### Exercise goal
Exactly reproduce the lines from the line that has "What amount of" down to the last line of the entries, inclusive.

### Supplied records

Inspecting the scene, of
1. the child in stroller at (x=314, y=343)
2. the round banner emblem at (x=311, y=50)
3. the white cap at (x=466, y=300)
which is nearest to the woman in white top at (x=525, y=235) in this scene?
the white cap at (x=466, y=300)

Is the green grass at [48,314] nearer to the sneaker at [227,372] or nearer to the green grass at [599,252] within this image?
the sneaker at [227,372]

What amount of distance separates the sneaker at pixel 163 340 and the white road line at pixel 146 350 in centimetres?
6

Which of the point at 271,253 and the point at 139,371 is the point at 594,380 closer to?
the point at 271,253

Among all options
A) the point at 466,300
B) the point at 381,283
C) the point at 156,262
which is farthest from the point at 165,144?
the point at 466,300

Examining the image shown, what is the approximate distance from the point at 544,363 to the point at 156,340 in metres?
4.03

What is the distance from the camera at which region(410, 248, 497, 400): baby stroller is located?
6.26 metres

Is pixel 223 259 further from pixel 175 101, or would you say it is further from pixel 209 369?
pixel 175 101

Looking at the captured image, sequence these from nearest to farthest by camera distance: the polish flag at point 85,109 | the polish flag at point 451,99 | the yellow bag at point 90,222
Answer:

### Result
What amount of distance separates the sneaker at pixel 163 340 and the white road line at pixel 146 350 in centimetres?
6

Which of the point at 271,253 and the point at 139,371 is the point at 594,380 closer to?
the point at 271,253

Among all options
A) the point at 466,300
B) the point at 381,283
C) the point at 156,262
which is farthest from the point at 165,144?
the point at 466,300

Examining the image shown, what is the approximate distance from the point at 544,363 to the point at 156,340 in metres?
4.03

What is the distance from the camera at which region(410, 248, 497, 400): baby stroller is located?
6.26 metres

Is pixel 223 259 further from pixel 175 101, or would you say it is further from pixel 209 369?
pixel 175 101

Looking at the captured image, sequence these from nearest to farthest by camera distance: the polish flag at point 85,109 | the polish flag at point 451,99 | the yellow bag at point 90,222
Answer:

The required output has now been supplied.